Mais à l’Ouest et surtout à l’Est, les allemands perdent bataille après bataille. A Breslau, M. Perrin continue son travail jusque vers le début de 1945, où l’usine ainsi que les prisonniers et les civils sont évacués par les allemands vers l’Ouest. C’est à pied et dans des conditions terribles, que cette retraite s’effectue dans une Allemagne en perdition, sous les bombardements et au milieu des destructions et des incendies.
Très rapidement, il se retrouve avec ses compagnons quasiment en liberté, mais prisonnier de ce pays à la dérive. Il atteint la ville de Dresde le 12 février 1945… la veille du terrible bombardement de la ville par une flotte de plus de 1 300 bombardiers anglo-américains. M. Perrin devait se souvenir longtemps de ce terrifiant bombardement. Par chance, la ville étant bondée de réfugiés allemands, il se trouve logé dans une cave à la périphérie de Dresde. Cela lui sauva sans doute la vie, car durant deux jours, les alliés pulvérisèrent la ville tuant entre 25 à 40 000 victimes selon les recherches actuelles, mais longtemps les estimations ont fait état d’un nombre plus important, de 135 000 à plus de 300 000 victimes.

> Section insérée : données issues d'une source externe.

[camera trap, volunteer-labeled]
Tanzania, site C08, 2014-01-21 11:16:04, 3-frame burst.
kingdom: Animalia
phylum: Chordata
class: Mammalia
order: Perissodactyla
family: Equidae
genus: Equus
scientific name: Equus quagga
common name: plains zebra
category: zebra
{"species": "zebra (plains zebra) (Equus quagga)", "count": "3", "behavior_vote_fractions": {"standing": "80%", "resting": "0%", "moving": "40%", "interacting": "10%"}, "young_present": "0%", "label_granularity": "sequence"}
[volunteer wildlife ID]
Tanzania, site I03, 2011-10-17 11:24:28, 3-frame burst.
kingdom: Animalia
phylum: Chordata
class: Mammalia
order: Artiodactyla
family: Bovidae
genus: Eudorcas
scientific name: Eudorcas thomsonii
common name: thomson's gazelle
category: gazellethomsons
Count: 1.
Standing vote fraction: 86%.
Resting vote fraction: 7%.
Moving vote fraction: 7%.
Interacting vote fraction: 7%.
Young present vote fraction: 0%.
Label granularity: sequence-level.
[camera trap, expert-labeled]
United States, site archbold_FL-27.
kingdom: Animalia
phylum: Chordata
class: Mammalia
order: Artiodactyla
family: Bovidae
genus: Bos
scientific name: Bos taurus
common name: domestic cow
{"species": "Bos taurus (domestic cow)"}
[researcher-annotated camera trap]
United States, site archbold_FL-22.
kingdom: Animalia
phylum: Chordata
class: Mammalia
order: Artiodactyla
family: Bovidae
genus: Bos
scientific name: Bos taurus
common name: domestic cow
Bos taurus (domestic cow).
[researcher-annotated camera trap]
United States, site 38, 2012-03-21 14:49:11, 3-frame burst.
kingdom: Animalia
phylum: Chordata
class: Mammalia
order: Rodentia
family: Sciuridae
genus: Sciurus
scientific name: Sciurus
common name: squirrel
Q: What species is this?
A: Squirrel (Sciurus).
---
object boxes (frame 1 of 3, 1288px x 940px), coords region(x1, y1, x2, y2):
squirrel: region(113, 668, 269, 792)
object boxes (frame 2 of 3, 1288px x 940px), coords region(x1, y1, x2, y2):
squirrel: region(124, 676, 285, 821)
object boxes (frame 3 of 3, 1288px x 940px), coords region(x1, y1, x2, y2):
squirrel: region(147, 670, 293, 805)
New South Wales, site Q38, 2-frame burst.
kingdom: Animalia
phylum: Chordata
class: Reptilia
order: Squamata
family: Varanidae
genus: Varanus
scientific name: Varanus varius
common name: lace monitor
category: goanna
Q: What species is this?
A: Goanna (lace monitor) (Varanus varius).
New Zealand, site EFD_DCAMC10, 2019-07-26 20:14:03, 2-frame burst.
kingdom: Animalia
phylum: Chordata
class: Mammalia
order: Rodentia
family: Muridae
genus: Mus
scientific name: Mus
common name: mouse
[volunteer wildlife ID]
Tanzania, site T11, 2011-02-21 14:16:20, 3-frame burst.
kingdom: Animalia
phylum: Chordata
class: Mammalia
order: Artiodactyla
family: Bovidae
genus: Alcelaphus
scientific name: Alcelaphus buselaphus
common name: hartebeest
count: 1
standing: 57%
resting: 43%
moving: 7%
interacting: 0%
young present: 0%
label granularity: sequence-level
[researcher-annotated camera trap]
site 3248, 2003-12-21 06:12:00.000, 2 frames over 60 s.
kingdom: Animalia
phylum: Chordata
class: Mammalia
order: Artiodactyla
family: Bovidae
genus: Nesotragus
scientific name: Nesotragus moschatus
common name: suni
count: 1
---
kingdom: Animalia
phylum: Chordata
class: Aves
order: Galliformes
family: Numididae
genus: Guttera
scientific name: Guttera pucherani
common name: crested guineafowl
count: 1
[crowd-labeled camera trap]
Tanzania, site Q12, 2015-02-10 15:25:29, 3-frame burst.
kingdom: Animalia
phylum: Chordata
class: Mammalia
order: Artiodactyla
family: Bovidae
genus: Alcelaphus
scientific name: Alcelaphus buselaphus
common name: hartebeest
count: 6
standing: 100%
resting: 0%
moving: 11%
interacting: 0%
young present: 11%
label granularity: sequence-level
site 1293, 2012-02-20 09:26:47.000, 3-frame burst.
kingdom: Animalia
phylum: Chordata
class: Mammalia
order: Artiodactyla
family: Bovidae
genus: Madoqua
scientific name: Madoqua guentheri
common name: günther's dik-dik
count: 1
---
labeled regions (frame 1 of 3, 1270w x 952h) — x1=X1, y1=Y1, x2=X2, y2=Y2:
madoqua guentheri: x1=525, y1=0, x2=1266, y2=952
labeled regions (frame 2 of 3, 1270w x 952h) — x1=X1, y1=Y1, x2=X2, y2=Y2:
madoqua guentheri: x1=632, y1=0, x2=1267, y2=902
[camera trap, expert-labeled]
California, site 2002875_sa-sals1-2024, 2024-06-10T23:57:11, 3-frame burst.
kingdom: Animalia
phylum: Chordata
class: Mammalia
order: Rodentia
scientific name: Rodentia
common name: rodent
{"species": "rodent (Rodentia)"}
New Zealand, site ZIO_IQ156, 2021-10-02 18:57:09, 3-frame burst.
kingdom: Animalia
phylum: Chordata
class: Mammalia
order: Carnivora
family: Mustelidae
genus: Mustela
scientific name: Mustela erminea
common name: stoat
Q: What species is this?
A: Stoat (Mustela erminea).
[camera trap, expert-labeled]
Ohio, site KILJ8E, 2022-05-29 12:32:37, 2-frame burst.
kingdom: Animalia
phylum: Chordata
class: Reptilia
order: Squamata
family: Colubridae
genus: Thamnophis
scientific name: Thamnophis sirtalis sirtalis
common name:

Après le bombardement, M. Perrin put s’enfuir de cette ville en proie aux flammes, vision de l’Enfer avant l’heure, le fameux crépuscule des Dieux. Il raconte avoir du sauter par-dessus des flaques de magnésium en combustion, dans un décor cataclysmique. Ayant échappé à une fin terrible, il continue avec ses compagnons sa marche vers l’Ouest, fuyant l’avance soviétique en même temps que les populations allemandes, dans un exode qui lui rappelait en pire, les épisodes tragiques qu’il avait vécu en France en 1940.
Il a la chance de rentrer en France indemne et de retrouver sa famille. Il gardera longtemps un souvenir amer de n’avoir pas su, comme d’autres, se décider à s’enfuir pour ne pas partir pour le STO. La suite de sa vie fut heureuse et tranquille, il vit toujours paisiblement dans son village natal où il est correspondant de presse et est unanimement apprécié et respecté par ses voisins et concitoyens.
Comme lui, d’autres hommes, d’autres Français eurent la malchance pour des raisons diverses de partir en Allemagne, ils furent des témoins de la fin tragique de l’Allemagne nazie, et ont la plupart du temps peu ou pas parlé de leurs expériences. A leur manière, notamment comme Monsieur Perrin dans les sabotages, ils participèrent à la chute de l’ennemi, à sa destruction et sont revenus en France riche de souvenirs qui peuvent servir à éclairer la jeunesse sur ce que fut cette époque trouble de notre histoire.